The Garman-Klass estimator takes in four different columns to produce a single numeric estimate, thus we have to use `.apply()`.

In [None]:
##> df_garman_klass = \
##>     (
##>     df_spy.groupby(['week_num', 'week_start', 'week_end'])[['open', 'high', 'low', 'close']].apply(garman_klass)
##>     .to_frame().reset_index()
##>     .rename(columns = {0:'garman_klass'} )
##>     )
##> df_garman_klass = df_garman_klass[:-1]
##> df_garman_klass




Next let's check for the goodness of predictions by fitting a linear regression and calculating the $R^2$.

In [None]:
##> from sklearn.linear_model import LinearRegression
##> mdl_reg = LinearRegression(fit_intercept = True)
##> X = df_garman_klass[['garman_klass']]
##> y = df_realized['realized_vol']
##> mdl_reg.fit(X, y)
##> mdl_reg.score(X, y)




Let's also measure the bias and efficiency of the Garman-Klass estimator.

In [None]:
##> # bias
##> print(np.mean(df_garman_klass['garman_klass'] - df_realized['realized_vol']))
##> 
##> # efficiency
##> print(np.std(df_realized['realized_vol']) / np.std(df_garman_klass['garman_klass']))




## Rogers-Satchell

**Code Challenge:** Implement the Rogers-Satchell model, and calculate the $R^2$ between the forecasts and the realized, and also the bias and efficiency.

## Yang-Zhang

And finally, let's repeat thes same steps for the Yang-Zang estimator.

In [None]:
##> def yang_zhang(ohlc_on_oc):
##>     T = ohlc_on_oc.shape[0]
##>     ohlc = ohlc_on_oc[['open', 'high', 'low', 'close']]
##>     on = ohlc_on_oc.overnight
##>     oc = ohlc_on_oc.open_close
##>     
##>     var_overnight = (close_to_close(on) / np.sqrt(252)) ** 2
##>     var_open_close = (close_to_close(oc) / np.sqrt(252)) ** 2
##>     var_rogers_satchell = (rogers_satchell(ohlc) / np.sqrt(252)) ** 2
##>     
##>     c = 0.34 / (1.34 + (T + 1)/(T - 1))
##>     
##>     vol = np.sqrt((var_overnight) + (c * var_open_close) + ((1 - c) * (var_rogers_satchell))) * np.sqrt(252)
##>     
##>     return(vol)




Checking the function on a single week of data.

In [None]:
##> yang_zhang(df_spy.query('week_num == 0')[['open', 'high', 'low', 'close', 'overnight', 'open_close']])
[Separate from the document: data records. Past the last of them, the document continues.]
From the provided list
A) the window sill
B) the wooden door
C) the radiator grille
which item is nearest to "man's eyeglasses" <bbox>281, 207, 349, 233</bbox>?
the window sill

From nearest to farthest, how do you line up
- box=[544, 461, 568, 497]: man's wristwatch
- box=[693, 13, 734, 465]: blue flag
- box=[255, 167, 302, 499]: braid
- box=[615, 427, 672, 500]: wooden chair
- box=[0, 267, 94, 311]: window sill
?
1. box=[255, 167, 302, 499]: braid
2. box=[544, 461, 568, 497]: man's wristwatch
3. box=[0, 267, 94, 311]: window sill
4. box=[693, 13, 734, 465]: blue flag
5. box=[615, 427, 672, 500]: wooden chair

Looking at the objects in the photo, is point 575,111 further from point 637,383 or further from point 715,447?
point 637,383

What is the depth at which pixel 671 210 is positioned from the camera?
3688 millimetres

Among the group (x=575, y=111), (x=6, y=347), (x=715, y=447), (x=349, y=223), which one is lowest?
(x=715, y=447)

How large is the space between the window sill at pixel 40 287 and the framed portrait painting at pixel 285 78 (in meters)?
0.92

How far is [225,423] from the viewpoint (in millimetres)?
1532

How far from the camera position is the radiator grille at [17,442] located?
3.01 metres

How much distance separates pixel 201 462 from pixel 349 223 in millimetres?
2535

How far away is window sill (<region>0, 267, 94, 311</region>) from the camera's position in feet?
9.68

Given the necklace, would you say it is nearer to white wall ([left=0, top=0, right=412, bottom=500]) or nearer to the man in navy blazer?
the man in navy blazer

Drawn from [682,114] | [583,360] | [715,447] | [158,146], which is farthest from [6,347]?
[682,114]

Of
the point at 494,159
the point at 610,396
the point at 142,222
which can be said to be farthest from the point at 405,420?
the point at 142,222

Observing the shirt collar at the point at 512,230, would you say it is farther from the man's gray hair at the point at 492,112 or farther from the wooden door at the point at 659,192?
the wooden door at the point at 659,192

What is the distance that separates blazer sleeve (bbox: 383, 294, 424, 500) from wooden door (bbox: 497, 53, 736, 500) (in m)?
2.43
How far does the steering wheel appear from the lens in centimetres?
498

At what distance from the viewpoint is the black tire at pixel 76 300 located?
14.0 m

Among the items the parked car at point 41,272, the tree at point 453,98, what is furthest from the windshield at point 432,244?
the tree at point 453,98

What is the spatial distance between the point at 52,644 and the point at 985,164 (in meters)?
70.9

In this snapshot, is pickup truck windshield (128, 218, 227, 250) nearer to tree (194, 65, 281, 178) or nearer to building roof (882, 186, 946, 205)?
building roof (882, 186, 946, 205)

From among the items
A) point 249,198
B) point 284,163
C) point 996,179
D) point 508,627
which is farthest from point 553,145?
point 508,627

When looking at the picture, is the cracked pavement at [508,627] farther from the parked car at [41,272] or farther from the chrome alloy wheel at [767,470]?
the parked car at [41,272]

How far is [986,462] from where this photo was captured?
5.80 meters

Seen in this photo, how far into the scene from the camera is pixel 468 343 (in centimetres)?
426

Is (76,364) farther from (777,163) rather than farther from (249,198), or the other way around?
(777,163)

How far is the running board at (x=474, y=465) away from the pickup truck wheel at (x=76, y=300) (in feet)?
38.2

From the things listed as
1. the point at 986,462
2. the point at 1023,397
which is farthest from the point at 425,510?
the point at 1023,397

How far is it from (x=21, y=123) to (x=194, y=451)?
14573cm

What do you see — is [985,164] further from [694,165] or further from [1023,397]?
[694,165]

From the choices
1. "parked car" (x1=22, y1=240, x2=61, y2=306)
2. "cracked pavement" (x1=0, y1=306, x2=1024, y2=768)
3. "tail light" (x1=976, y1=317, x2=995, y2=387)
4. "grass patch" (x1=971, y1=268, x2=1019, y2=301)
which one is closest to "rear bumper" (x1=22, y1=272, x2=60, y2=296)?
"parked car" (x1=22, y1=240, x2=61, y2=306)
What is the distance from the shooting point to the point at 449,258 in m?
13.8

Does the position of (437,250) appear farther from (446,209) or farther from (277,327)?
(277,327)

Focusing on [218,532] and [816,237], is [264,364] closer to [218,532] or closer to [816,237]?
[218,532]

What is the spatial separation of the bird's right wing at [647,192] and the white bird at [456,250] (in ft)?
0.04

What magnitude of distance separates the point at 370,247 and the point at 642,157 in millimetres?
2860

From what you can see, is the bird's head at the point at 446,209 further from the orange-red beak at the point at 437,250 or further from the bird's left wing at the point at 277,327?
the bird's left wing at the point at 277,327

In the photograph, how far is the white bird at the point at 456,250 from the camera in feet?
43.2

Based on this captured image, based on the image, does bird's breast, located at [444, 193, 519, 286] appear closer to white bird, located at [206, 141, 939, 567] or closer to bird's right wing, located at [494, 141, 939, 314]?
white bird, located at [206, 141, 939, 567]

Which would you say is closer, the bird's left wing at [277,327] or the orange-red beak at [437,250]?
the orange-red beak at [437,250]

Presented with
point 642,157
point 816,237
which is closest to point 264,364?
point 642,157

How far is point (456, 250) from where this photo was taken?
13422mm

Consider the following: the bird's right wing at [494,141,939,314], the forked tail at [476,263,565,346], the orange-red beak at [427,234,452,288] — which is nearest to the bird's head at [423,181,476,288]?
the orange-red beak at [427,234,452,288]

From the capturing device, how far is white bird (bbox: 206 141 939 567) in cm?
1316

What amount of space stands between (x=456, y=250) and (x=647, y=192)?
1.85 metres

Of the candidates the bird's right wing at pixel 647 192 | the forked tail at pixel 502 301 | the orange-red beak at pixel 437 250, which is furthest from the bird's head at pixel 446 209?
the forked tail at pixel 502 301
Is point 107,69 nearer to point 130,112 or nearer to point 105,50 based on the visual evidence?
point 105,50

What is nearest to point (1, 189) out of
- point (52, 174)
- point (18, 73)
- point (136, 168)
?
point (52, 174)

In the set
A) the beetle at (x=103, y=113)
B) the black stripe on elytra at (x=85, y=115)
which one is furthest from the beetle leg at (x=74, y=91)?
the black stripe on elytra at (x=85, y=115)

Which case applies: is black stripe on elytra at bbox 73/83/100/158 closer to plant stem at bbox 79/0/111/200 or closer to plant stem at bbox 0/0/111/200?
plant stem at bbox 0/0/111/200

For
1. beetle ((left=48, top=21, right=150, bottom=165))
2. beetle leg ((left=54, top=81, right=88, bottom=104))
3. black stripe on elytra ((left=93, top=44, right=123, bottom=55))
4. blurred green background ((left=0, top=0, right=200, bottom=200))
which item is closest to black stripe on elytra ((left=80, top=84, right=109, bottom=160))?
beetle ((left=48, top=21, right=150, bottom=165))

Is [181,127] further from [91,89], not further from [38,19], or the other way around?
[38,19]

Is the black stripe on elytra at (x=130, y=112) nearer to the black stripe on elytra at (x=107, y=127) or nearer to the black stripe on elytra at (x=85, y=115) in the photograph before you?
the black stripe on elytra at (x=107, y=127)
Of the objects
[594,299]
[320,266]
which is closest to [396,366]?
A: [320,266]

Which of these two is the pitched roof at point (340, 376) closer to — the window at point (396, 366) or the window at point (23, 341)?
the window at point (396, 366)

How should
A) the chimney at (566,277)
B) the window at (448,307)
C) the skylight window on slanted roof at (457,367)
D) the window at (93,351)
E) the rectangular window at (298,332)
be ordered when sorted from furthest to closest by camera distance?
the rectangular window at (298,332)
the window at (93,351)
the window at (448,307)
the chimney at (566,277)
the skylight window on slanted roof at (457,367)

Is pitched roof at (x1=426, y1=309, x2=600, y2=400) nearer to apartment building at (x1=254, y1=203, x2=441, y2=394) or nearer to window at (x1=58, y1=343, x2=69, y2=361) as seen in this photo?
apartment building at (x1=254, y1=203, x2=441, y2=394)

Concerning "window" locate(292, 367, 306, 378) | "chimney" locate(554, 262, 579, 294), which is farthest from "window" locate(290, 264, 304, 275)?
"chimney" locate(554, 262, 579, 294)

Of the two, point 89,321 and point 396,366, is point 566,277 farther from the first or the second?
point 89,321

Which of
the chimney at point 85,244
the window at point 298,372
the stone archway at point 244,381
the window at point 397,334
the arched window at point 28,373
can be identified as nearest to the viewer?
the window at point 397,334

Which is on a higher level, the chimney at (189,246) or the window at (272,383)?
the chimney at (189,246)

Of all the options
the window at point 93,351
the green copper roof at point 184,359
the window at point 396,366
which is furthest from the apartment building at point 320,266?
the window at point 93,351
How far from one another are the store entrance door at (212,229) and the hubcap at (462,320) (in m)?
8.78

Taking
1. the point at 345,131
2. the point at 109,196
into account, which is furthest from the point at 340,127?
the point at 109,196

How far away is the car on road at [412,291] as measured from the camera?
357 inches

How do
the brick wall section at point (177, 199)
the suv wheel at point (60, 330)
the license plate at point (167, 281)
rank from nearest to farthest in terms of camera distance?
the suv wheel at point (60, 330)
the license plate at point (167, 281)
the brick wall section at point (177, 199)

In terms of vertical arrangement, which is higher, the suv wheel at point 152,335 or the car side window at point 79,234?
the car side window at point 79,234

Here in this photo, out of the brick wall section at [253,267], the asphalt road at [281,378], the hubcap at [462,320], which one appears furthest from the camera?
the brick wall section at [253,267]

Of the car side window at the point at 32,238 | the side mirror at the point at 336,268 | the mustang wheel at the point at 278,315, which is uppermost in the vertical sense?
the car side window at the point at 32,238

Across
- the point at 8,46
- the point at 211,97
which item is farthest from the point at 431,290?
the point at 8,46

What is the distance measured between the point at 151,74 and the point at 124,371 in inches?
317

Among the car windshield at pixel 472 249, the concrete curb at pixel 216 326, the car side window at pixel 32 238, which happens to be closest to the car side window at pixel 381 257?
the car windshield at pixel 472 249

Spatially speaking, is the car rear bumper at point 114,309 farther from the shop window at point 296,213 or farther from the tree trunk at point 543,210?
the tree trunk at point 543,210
Calculating weekly forecasts using `.groupby()` and `.apply()`.

In [None]:
##> df_yang_zhang = \
##>     (
##>     df_spy.groupby(['week_num', 'week_start', 'week_end'])[['open', 'high', 'low', 'close', 'overnight', 'open_close']].apply(yang_zhang)
##>     .to_frame().reset_index()
##>     .rename(columns = {0:'yang_zhang'} )
##>     )
##> df_yang_zhang = df_yang_zhang[:-1]
##> df_yang_zhang




Let's check the performance of Yang-Zang by checking the $R^2$ of the fitted regression.

In [None]:
##> from sklearn.linear_model import LinearRegression
##> mdl_reg = LinearRegression(fit_intercept = True)
##> X = df_yang_zhang[['yang_zhang']]
##> y = df_realized['realized_vol']
##> mdl_reg.fit(X, y)
##> mdl_reg.score(X, y)




Let's also measure the bias and efficiency of the Yang-Zang estimator.

In [None]:
##> # bias
##> print(np.mean(df_yang_zhang['yang_zhang'] - df_realized['realized_vol']))
##> 
##> # efficiency
##> print(np.std(df_realized['realized_vol']) / np.std(df_yang_zhang['yang_zhang']))




**Code Challenge:** There is a short-hand identity for $R^2$ that would allow us to not have to bother with `sklearn`.  Google it and implement it.